**PASSAGE GIVEN:**
=====

Please do because I'm curious to see it works.

I usually just push and pull at the top until it loosens and then pump it up and down with short strokes until it breaks free but that's getting hard on my forearms. In sand it isn't too bad but sometimes I put one down into the blue clay and that creates suction on top of the friction.


----------



## Jim S. (Apr 22, 2004)

Gailann Schrader said:


> Just remember that Handyman jacks are jaw breakers. Literally. Teeth breakers. Literally. Not me? But others I've heard. I've been smacked by the recoil several times.


Yer pitcher shows ye seem to have yer teeth, still. In front, anyways.

:baby04:


----------



## Country Doc (Oct 26, 2005)

Get that t post puller. Works and worth every penny. Got mine at Harbor 
Freight.

=====

**Spatial relationship listing:**
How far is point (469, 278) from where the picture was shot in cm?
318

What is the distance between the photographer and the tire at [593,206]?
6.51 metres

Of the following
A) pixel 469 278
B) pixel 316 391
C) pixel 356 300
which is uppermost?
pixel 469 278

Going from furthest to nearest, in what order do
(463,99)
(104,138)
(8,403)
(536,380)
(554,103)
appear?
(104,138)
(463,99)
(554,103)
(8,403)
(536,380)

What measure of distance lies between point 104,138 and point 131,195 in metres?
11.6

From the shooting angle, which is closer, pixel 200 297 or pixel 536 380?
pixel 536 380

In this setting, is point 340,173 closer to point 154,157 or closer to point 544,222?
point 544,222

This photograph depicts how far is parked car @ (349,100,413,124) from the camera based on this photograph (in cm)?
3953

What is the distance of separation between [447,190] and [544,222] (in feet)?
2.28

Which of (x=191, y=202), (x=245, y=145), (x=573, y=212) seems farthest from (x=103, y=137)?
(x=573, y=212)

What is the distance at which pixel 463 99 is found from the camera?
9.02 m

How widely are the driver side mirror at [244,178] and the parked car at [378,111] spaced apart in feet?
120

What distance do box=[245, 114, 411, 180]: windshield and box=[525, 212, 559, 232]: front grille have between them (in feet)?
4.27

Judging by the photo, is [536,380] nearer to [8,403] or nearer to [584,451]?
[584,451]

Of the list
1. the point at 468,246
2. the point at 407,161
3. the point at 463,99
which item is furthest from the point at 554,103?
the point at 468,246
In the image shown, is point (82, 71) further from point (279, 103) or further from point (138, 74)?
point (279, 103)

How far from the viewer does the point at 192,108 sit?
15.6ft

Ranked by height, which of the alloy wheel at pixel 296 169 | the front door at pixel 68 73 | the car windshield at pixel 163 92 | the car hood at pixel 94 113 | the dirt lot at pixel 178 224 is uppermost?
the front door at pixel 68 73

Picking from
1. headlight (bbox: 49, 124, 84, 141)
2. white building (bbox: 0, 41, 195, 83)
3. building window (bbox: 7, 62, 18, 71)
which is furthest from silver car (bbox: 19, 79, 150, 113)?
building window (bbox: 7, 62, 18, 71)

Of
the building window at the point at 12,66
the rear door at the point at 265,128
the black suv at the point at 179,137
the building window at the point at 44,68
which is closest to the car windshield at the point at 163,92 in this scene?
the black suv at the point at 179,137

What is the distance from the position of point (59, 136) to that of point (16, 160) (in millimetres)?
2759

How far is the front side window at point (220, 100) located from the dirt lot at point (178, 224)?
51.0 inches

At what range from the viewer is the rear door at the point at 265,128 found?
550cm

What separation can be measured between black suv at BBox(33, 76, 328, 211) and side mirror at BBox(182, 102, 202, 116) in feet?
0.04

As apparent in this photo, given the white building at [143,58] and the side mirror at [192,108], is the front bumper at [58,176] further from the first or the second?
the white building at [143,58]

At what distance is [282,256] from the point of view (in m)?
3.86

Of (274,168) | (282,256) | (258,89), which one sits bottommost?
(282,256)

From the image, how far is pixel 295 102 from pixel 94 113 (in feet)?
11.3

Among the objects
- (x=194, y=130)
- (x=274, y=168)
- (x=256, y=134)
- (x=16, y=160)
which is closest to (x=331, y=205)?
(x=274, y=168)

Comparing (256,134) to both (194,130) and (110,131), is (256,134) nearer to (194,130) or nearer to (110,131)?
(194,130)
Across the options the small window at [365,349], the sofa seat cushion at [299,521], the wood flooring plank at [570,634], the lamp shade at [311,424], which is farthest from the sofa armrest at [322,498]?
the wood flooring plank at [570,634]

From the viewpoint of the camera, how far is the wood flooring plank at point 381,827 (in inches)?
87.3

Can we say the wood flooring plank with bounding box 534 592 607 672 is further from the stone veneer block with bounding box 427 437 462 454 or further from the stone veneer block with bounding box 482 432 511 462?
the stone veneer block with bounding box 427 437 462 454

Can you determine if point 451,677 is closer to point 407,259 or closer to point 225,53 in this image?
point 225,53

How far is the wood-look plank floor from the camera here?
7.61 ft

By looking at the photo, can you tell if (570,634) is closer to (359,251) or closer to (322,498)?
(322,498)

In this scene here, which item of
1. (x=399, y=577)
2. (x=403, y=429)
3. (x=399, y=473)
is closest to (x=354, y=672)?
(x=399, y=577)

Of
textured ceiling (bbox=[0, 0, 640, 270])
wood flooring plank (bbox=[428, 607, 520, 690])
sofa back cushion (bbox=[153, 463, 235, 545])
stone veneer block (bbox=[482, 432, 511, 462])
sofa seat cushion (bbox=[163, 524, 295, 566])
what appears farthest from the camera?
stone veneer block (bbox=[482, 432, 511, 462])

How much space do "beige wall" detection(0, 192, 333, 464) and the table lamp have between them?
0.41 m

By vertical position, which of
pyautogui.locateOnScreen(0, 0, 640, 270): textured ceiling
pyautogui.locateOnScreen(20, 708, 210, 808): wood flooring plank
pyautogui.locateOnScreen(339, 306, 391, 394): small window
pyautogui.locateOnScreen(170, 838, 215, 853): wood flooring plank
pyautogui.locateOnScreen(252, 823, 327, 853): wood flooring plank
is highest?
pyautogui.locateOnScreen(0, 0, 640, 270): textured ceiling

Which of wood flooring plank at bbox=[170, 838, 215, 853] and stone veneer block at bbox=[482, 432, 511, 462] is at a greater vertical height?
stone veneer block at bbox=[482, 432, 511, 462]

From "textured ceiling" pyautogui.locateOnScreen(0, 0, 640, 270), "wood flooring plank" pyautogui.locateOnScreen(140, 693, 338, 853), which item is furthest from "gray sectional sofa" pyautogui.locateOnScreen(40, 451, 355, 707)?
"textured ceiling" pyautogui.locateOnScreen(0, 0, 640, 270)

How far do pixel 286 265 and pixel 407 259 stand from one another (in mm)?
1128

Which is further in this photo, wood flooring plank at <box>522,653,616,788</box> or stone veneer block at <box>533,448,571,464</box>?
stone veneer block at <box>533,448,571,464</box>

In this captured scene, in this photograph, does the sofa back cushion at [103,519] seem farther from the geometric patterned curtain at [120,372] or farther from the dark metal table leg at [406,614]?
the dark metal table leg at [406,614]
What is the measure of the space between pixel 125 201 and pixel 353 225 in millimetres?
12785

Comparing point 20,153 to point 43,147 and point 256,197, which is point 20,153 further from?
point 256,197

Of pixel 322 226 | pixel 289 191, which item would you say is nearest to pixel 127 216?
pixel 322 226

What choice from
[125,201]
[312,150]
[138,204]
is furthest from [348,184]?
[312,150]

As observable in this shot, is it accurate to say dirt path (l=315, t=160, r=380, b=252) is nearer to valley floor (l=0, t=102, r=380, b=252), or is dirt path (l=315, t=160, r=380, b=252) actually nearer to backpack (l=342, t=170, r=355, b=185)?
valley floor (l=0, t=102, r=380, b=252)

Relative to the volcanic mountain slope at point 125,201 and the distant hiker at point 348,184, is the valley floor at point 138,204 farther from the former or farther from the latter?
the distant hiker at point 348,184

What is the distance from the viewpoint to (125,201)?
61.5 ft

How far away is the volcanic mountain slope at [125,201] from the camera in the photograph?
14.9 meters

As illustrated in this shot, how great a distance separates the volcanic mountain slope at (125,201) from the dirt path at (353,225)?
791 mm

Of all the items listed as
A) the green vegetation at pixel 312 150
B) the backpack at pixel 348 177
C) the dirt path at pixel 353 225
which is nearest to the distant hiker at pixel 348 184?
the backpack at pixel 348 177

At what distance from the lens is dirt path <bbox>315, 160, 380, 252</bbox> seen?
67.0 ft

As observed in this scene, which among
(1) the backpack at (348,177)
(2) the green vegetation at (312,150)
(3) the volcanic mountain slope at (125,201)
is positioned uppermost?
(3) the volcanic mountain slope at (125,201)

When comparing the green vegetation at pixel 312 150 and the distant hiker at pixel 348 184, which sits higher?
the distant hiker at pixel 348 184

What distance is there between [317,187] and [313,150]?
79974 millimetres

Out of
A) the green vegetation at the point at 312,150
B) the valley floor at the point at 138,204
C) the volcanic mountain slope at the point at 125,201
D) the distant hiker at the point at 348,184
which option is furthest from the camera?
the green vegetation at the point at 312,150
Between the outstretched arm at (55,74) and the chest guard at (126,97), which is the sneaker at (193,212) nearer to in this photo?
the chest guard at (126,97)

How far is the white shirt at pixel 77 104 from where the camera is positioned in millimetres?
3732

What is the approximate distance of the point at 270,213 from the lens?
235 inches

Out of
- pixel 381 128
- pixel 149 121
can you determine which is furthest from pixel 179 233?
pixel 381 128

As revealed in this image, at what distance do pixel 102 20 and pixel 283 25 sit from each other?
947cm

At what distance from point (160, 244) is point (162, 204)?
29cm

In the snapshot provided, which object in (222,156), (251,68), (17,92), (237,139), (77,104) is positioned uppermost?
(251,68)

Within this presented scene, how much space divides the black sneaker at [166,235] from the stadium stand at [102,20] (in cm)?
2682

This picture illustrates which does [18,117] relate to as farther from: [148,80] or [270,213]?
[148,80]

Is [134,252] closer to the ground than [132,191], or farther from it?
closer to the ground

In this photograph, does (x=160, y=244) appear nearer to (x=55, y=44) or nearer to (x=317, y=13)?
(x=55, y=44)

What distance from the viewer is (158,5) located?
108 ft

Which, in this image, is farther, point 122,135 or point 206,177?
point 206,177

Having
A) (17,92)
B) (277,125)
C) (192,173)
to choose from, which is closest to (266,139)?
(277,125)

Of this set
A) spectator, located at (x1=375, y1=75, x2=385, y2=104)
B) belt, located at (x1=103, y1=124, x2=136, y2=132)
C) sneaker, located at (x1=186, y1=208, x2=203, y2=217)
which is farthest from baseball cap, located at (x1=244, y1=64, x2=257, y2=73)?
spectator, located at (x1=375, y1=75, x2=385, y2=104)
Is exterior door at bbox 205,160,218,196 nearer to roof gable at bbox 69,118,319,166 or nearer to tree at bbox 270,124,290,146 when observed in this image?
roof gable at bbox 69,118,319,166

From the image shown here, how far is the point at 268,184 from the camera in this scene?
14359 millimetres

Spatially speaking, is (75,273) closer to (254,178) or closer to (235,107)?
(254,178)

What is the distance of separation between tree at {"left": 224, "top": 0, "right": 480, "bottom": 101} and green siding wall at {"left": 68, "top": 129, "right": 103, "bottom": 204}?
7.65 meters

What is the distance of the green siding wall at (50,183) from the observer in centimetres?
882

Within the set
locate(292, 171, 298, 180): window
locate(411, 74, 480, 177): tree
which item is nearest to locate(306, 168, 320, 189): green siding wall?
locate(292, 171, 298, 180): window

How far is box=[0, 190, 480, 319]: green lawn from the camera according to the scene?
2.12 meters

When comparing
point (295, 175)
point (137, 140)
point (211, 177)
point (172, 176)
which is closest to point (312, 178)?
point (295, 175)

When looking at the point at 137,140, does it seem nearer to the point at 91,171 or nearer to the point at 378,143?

=====

**REQUIRED TASK 1:** Write out the post-pulling forum thread from "I usually just" up to and including "recoil several times.".
**REQUIRED TASK 2:** Extend the post-pulling forum thread onward from its last line.

**WRITTEN RESPONSE 1:**
I usually just push and pull at the top until it loosens and then pump it up and down with short strokes until it breaks free but that's getting hard on my forearms. In sand it isn't too bad but sometimes I put one down into the blue clay and that creates suction on top of the friction.


----------



## Jim S. (Apr 22, 2004)

Gailann Schrader said:


> Just remember that Handyman jacks are jaw breakers. Literally. Teeth breakers. Literally. Not me? But others I've heard. I've been smacked by the recoil several times.

**WRITTEN RESPONSE 2:**
----------



## Gailann Schrader (May 10, 2002)

I'm gonna give you SUCH a pinch, JimS.

I've heard of dumb GUY farmers that got knocked out by the recoil of the handyman.

Not me. I step back.

I've gotten smacked a few times? But them teeth is ALLLLLLLLLL mine. So there.


----------



## Jim S. (Apr 22, 2004)

Yeah Gailann, Daddy's teeth are ALLLLLL his, too. He paid fer 'em fair and square, and keeps 'em in a jar by the bed so's he can admire 'em when he wakes up in the mornin'.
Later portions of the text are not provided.